DESCRIPTION OF THE TASK
With the images set aside, retype every record below character for character.

:: AVAILABLE DATA

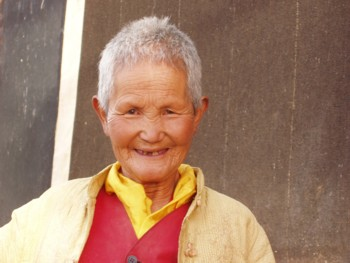 elder nun 1
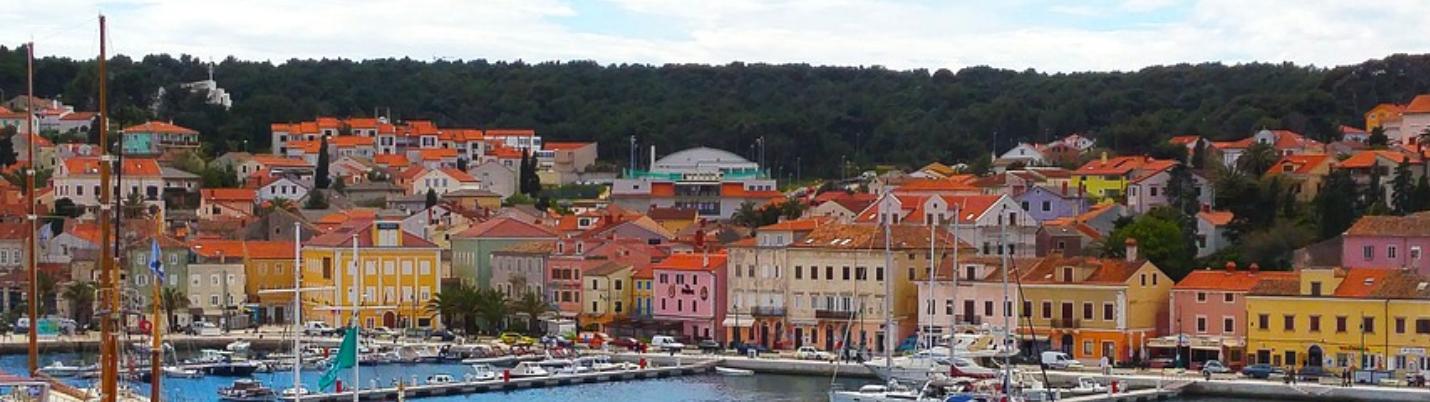 Stadt Losinj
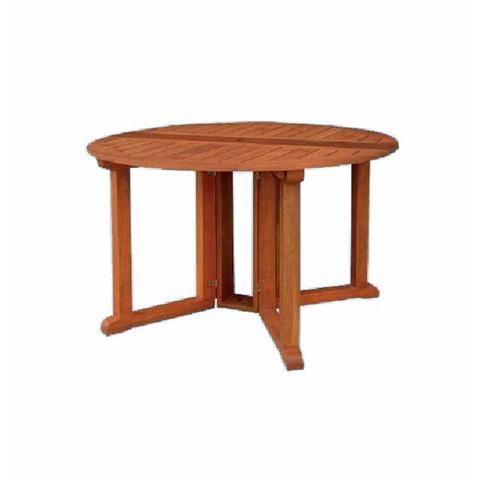 Tavolo da giardino rotondo in legno massello 120x73 cm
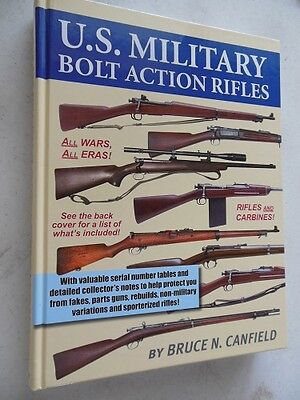 U.S. Military Bolt action Rifles gun book WW 1 WW 2  Rare Serial number info #3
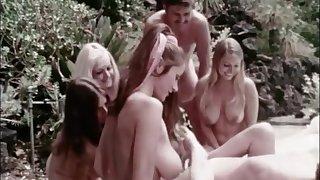 Fuzz (1970) Vintage Full Movie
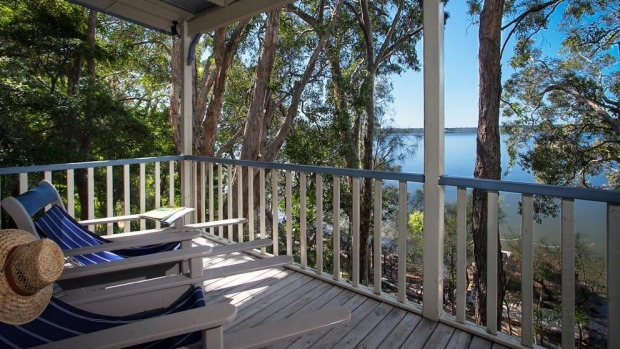 Eumarella Shores Lakeside Retreat, near Noosa, is as tranquil as it gets.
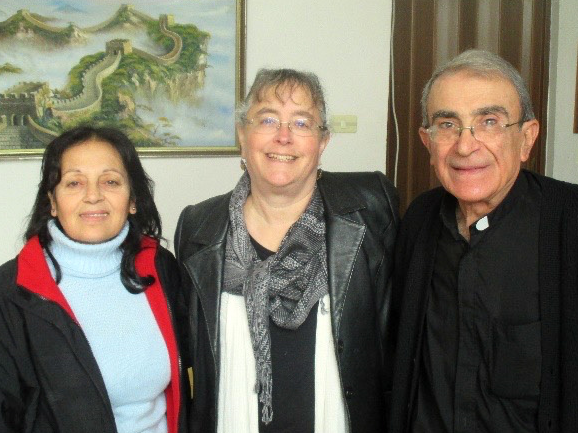 Julie Burgess (center) in Yazdia with Huda and Rev. Michel Boughos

::::

TASK RESULT
 elder nun 1
 Stadt Losinj
 Tavolo da giardino rotondo in legno massello 120x73 cm
 U.S. Military Bolt action Rifles gun book WW 1 WW 2  Rare Serial number info #3
 Fuzz (1970) Vintage Full Movie
 Eumarella Shores Lakeside Retreat, near Noosa, is as tranquil as it gets.
 Julie Burgess (center) in Yazdia with Huda and Rev. Michel Boughos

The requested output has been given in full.